Inrush and Fault Current Discrimination Using Wavelet Transform and Autoregressive Modeling

Norouzi P., Dashti N.

17th IEEE International Conference on Environment and Electrical Engineering (IEEE EEEIC) / 1st IEEE Industrial and Commercial Power Systems Europe (IEEE I&CPS Europe), Milan, Italy, 6 - 09 June 2017 identifier

  • Publication Type: Conference Paper / Full Text
  • City: Milan
  • Country: Italy
  • Istanbul Technical University Affiliated: Yes


Autoregressive modeling, due to its forecasting capability and Wavelet Transform with ability of non-stationary signal analysis, both seem to be proper tools to analyze the systems' transients.

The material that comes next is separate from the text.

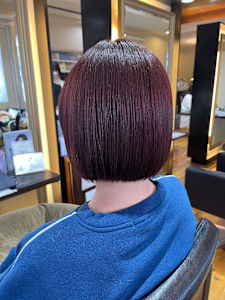 GARDEN☆NEW YORK×スタイル - GARDEN☆NEW YORK掲載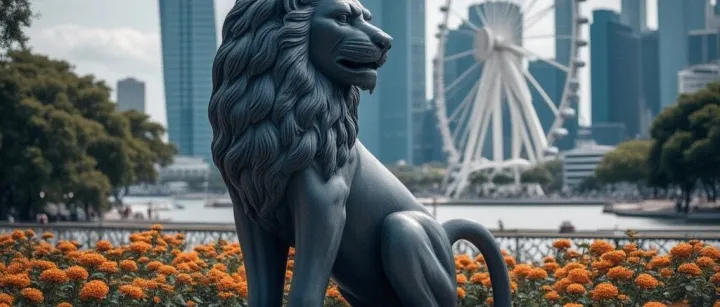 新加坡发国际快递申报金额及尺寸重量要求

Inrush current as a transient, single-handedly is potential to cause problems. Further, wrong discrimination of internal fault and inrush currents may cause wrong operation of protection devices. Differences in protective reactions necessary for internal faults and inrush currents introduce us to the importance of discrimination. This study attempts to scrutinize the performance of Wavelet Transform and AR modeling in the distinction investigation. To accomplish this goal, Fault and Inrush currents spectra have been computed and estimated by AR modeling and WT is applied to the same system. Hence, Fault current and Inrush current spectra and the pertinent coefficients have been computed and estimated by AR modeling and the Multi-Resolution Analysis (MRA) is done for the same system Observing differences between output spectra of AR modeling for inrush and fault cases, have provided an approach for discrimination of these two that makes the decision process trustee, consequently.